First Pipeline
==============
```{eval-rst}
.. note::
It is highly recommended that you have completed the `ml4gw quickstart `_ instructions, or installed the equivalent software, before running the sandbox pipeline.
```
```{eval-rst}
.. note::
It is assumed that you have already built each project's container (See :doc:`projects `)
```
Aframe pipelines strings together `luigi` / `law` tasks to run an end-to-end workflow. Here, we will run the `Sandbox` pipeline, (see also the {doc}`tuning ` pipeline).
In short, the `Sandbox` pipeline will
1. Generate training data
2. Generate testing data
3. Train or Tune a model
4. Export trained weights to TensorRT
5. Perform inference using Triton
6. Calculate sensitive volume
## Configuration
The `Sandbox` pipeline is configured by two main configuration files. A `.cfg` file is used by `law`, and contains the parameters
for the data generation, export, and inference tasks. See [here](https://github.com/ML4GW/aframe/blob/main/aframe/pipelines/sandbox/configs/bbh.cfg) for a complete example.
Training configuration and parsing is handled by [PyTorch Lightning](https://lightning.ai/docs/pytorch/stable/), which
uses a `.yaml` file. See [here](https://github.com/ML4GW/aframe/blob/main/projects/train/configs/bbh.yaml) for a complete example
```{eval-rst}
.. note::
When running pipelines, parameters that are common between the training task and other tasks (e.g. :code:`ifos`, :code:`highpass`, :code:`fduration`) are specified once in the :code:`.cfg` and automatically passed to the downstream training or tuning :code:`config.yaml` by :code:`luigi`/:code:`law`.
```
## Initialize a Pipeline
The `aframe-init` command line tool can be used to initialize a directory with configuration files for a fresh run.
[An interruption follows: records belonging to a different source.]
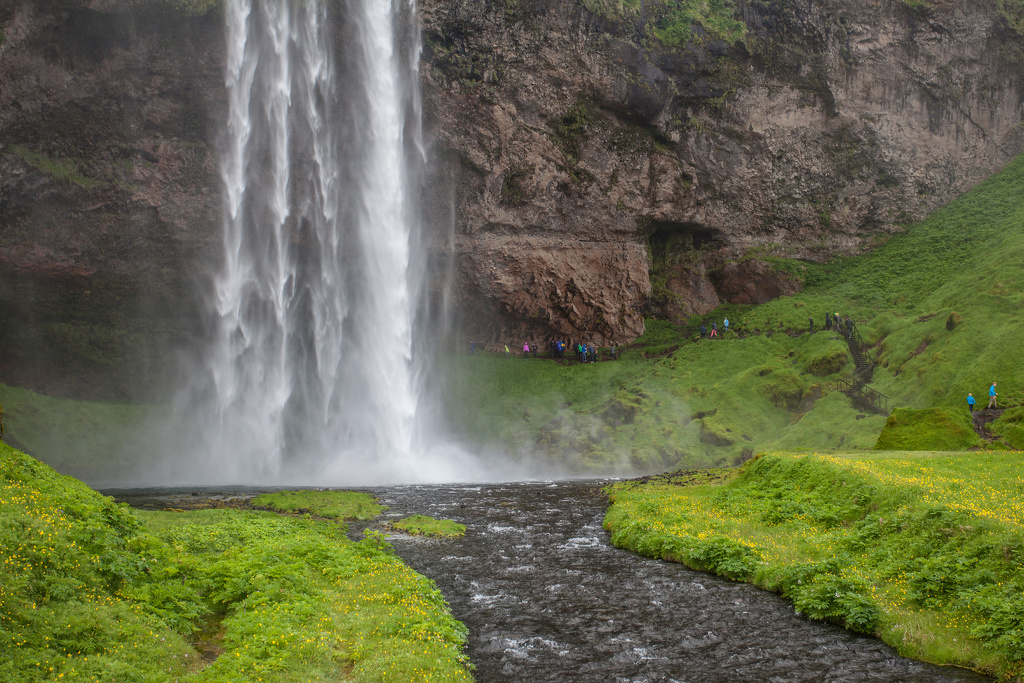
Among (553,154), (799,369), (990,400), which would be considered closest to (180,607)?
(990,400)

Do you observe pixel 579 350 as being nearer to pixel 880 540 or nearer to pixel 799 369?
pixel 799 369

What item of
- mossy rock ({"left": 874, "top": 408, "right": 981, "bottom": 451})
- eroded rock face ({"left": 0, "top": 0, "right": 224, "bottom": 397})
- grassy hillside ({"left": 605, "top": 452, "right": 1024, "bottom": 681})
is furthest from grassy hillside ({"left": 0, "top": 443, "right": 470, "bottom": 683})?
eroded rock face ({"left": 0, "top": 0, "right": 224, "bottom": 397})

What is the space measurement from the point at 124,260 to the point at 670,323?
1808 inches

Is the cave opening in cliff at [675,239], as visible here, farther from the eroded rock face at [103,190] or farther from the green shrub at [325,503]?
the green shrub at [325,503]

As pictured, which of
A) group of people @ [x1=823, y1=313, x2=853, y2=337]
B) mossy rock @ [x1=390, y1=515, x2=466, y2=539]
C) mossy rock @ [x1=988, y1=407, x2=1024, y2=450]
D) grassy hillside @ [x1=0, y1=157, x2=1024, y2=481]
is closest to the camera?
mossy rock @ [x1=390, y1=515, x2=466, y2=539]

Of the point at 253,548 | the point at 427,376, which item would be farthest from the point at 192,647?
the point at 427,376

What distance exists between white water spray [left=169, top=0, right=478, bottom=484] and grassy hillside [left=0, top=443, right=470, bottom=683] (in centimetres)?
3127

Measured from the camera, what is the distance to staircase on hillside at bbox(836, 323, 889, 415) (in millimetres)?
36781

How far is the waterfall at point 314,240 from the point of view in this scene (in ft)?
151

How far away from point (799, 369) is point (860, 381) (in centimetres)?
470

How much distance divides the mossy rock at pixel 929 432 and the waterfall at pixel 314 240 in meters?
28.3

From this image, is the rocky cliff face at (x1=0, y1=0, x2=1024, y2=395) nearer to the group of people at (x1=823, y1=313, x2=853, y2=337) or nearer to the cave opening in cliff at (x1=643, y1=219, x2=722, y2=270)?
the cave opening in cliff at (x1=643, y1=219, x2=722, y2=270)

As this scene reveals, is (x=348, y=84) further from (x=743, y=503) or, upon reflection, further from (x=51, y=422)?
(x=743, y=503)

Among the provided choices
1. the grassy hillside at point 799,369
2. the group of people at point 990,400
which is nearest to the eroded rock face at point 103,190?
the grassy hillside at point 799,369
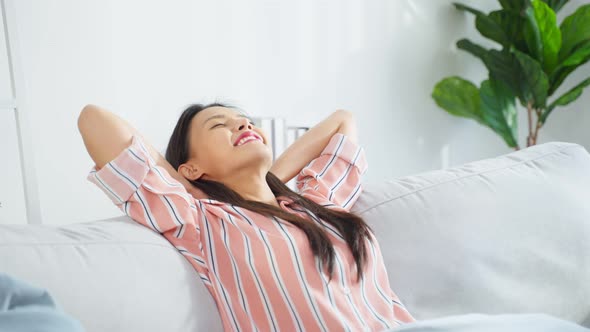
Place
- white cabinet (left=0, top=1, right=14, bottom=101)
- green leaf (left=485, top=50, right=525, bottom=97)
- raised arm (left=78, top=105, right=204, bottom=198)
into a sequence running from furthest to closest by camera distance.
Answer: green leaf (left=485, top=50, right=525, bottom=97) < white cabinet (left=0, top=1, right=14, bottom=101) < raised arm (left=78, top=105, right=204, bottom=198)

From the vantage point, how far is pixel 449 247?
128 cm

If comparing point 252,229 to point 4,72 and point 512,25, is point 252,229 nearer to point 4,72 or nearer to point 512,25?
point 4,72

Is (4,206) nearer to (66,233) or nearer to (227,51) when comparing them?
(66,233)

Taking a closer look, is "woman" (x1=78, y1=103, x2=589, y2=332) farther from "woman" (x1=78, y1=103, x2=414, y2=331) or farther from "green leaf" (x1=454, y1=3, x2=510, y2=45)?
"green leaf" (x1=454, y1=3, x2=510, y2=45)

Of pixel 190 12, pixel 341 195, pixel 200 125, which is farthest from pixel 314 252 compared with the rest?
pixel 190 12

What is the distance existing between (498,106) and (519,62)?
0.24m

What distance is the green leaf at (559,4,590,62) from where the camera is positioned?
2.76 metres

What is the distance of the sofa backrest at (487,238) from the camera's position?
4.13ft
In the specified directory, `aframe-init` will create default `.cfg` and `.yaml` configuration files, as well as a `run.sh` file for launching the pipeline.
```{eval-rst}
.. tip::
When running a new "experiment", it is recommended to use :code:`aframe-init` to initialize a new directory. This way, all the configuration associated with the experiment is isolated, and the experiment is reproducible.
```
While in the root directory, a sandbox pipeline can be initialized with
```console
poetry run aframe-init offline --mode sandbox --directory ~/aframe/my-first-run/
```
You can also initialize a directory for launching the tune pipeline
```console
poetry run aframe-init offline --mode tune --directory ~/aframe/my-first-tune-run/
```
Now, you can navigate to the experiment directory and edit the configuration files as you wish.
## Running the Pipeline
```{eval-rst}
.. note::
Running the sandbox pipeline out-of-the-box requires access to an enterprise-grade GPU(s) (e.g. P100, V100, T4, A[30,40,100], etc.). There are several nodes on the LIGO Data Grid which meet these requirements_**.
```
In the experiment directory a `run.sh` file will be created that looks like
```bash
#!/bin/bash
# Export environment variables
export AFRAME_TRAIN_DATA_DIR=/home/albert.einstein/aframe/my-first-run/data/train
export AFRAME_TEST_DATA_DIR=/home/albert.einstein/aframe/my-first-run/data/test
export AFRAME_TRAIN_RUN_DIR=/home/albert.einstein/aframe/my-first-run/training
export AFRAME_CONDOR_DIR=/home/albert.einstein/aframe/my-first-run/condor
export AFRAME_RESULTS_DIR=/home/albert.einsteinaframe/my-first-run/results
export AFRAME_TMPDIR=/home/albert.einsteinaframe/my-first-run/tmp/
# launch pipeline; modify the gpus, workers etc. to suit your needs
# note that if you've made local code changes not in the containers
# you'll need to add the --dev flag!
LAW_CONFIG_FILE=/home/albert.einstein/aframe/my-first-run/sandbox.cfg poetry run --directory /home/albert.einstein/projects/aframev2 law run aframe.pipelines.sandbox.Sandbox --workers 5 --gpus 0
```
Environment variables are automatically set based on the specified experiment directory. These environment variables
are ingested by the `law` tasks and control where various pipeline artifacts are stored.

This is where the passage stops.